I have been working on some code to iterate creating scatter plots based on data from a data frame and exporting each scatter plot with an 2nd order regression line to a single PDF file with each page as its own scatter plot.
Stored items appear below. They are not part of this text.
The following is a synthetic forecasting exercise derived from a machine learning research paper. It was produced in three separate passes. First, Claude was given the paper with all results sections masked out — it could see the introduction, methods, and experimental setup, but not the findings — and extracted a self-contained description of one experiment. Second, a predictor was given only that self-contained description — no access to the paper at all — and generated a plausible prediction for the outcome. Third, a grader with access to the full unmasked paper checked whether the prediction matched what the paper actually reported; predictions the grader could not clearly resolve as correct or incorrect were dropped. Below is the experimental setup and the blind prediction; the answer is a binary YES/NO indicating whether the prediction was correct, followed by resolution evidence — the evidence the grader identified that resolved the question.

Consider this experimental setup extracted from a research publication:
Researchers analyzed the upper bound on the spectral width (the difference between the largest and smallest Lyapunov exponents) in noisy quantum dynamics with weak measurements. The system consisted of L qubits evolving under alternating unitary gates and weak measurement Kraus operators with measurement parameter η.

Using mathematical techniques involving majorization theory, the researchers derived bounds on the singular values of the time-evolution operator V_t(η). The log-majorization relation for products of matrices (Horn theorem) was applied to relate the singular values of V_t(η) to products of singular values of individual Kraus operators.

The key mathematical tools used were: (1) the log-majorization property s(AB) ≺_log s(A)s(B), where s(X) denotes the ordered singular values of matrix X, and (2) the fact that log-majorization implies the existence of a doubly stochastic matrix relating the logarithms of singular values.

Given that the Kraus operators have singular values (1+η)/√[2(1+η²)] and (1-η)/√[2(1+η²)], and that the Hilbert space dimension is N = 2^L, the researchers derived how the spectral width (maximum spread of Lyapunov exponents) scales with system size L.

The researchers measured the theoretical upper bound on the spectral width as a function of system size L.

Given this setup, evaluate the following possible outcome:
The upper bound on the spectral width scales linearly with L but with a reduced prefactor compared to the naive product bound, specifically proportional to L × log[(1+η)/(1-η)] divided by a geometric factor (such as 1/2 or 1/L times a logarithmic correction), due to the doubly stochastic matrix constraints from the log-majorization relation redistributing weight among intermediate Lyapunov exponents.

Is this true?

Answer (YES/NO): NO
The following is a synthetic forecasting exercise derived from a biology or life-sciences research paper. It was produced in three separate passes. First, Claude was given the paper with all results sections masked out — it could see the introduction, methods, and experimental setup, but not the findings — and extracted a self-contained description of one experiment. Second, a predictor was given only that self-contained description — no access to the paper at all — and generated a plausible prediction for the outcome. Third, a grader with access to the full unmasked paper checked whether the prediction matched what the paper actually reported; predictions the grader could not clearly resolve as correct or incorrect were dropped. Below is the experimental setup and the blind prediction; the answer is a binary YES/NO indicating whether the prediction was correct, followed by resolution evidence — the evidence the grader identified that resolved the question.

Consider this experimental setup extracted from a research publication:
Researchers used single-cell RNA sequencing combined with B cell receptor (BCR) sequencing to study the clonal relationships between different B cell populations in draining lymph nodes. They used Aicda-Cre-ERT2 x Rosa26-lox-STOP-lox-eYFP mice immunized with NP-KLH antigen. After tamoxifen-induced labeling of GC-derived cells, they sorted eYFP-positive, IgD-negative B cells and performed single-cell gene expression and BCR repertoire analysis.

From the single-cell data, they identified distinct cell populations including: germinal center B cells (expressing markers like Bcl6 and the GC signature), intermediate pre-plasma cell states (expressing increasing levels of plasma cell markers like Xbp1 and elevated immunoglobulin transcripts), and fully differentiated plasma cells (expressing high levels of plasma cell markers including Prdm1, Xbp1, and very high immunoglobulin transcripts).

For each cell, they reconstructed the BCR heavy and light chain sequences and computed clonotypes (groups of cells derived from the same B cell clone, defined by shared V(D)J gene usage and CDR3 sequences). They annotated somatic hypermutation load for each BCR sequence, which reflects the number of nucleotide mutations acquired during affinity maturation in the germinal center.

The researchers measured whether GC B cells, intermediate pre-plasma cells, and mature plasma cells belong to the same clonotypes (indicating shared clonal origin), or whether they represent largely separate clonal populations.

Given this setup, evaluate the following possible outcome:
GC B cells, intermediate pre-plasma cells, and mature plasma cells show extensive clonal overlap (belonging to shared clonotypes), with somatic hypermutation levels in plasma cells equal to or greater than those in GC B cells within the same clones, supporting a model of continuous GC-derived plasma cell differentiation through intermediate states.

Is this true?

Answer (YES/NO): NO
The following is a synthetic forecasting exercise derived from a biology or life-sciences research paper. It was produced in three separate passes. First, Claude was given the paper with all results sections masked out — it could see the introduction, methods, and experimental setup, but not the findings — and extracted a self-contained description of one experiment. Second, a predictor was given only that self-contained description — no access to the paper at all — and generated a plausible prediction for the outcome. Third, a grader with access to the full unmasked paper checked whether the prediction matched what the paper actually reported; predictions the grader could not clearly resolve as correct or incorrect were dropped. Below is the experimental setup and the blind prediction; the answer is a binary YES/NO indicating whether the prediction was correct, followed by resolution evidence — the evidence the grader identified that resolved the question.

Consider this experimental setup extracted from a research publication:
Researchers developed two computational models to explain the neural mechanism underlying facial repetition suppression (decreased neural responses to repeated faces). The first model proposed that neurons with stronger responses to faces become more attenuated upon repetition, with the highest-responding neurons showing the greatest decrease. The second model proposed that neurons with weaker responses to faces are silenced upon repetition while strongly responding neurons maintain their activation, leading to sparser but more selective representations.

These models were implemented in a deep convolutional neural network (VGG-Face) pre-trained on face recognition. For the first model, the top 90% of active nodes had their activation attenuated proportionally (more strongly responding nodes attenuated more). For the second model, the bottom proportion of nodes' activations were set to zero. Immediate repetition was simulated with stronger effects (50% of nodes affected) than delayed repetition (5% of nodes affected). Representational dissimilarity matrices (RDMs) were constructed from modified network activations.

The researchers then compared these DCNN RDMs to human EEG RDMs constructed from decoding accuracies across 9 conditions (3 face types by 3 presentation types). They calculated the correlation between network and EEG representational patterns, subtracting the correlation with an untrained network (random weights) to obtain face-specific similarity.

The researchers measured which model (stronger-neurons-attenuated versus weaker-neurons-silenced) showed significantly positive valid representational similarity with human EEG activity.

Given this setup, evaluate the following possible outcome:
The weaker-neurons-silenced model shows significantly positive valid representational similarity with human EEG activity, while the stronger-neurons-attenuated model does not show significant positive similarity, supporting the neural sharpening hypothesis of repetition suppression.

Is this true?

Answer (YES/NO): NO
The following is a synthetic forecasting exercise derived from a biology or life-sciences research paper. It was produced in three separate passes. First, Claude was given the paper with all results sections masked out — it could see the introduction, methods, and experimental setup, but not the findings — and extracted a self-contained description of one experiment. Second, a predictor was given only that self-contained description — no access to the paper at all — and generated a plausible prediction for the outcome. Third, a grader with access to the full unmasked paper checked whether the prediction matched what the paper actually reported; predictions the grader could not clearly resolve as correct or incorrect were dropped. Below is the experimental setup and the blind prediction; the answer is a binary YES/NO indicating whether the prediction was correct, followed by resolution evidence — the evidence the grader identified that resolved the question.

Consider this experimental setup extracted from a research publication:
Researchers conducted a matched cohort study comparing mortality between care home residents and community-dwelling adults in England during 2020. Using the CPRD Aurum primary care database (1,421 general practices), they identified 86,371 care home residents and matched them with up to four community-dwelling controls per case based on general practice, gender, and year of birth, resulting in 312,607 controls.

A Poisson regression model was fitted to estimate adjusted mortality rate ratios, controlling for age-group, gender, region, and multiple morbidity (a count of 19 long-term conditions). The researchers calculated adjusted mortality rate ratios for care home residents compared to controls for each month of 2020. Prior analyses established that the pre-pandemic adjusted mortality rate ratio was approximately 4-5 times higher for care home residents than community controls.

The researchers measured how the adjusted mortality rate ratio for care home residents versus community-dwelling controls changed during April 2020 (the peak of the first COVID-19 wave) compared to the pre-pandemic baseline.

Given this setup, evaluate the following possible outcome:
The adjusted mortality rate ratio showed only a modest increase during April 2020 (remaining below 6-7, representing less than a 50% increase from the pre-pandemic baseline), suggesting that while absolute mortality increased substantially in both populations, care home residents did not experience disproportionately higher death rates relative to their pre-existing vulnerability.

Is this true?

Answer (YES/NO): NO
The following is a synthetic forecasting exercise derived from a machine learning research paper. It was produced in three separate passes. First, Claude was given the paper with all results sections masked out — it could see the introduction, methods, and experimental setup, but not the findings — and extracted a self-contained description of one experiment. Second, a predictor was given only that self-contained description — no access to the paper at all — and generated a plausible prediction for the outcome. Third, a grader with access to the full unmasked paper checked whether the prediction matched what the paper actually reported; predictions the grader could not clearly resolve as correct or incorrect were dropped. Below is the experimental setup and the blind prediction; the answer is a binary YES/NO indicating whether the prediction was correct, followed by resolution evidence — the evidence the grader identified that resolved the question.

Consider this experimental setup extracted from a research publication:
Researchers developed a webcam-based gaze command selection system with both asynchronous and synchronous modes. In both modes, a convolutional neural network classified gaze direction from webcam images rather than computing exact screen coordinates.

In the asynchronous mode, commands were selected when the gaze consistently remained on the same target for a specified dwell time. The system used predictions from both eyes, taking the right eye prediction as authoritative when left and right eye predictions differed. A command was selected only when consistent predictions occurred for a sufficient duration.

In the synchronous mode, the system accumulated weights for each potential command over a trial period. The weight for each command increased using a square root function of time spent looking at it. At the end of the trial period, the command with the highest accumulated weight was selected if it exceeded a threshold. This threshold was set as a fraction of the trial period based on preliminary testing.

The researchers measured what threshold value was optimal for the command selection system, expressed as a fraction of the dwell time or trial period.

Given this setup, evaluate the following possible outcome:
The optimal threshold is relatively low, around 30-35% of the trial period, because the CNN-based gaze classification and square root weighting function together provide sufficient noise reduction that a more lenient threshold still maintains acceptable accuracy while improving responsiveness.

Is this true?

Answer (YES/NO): NO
What I would like to do is produce the regression line equation and place it in the top left margin of the scatter plot for each iteration.

library(gridExtra)
library(purrr)
library(tidyverse)

plot_5 <-
    Infil_Data2 %>% 
    split(.$Site_ID) %>% 
    map2(names(.),
         ~ggplot(.x, aes(Sqrt_Time.x, Cal_Vol_cm)) + 
         geom_point() +
         labs(title = paste(.y)) +
         theme(plot.title = element_text(hjust = 0.5)) + 
         stat_smooth(mapping = aes(x = Sqrt_Time.x, y = Cal_Vol_cm),
                     method = "lm", se = FALSE, 
                     formula = y ~ poly(x, 2, raw = TRUE),
                     color = "red") +
         theme(plot.margin = unit(c(1, 5, 1, 1), "cm")))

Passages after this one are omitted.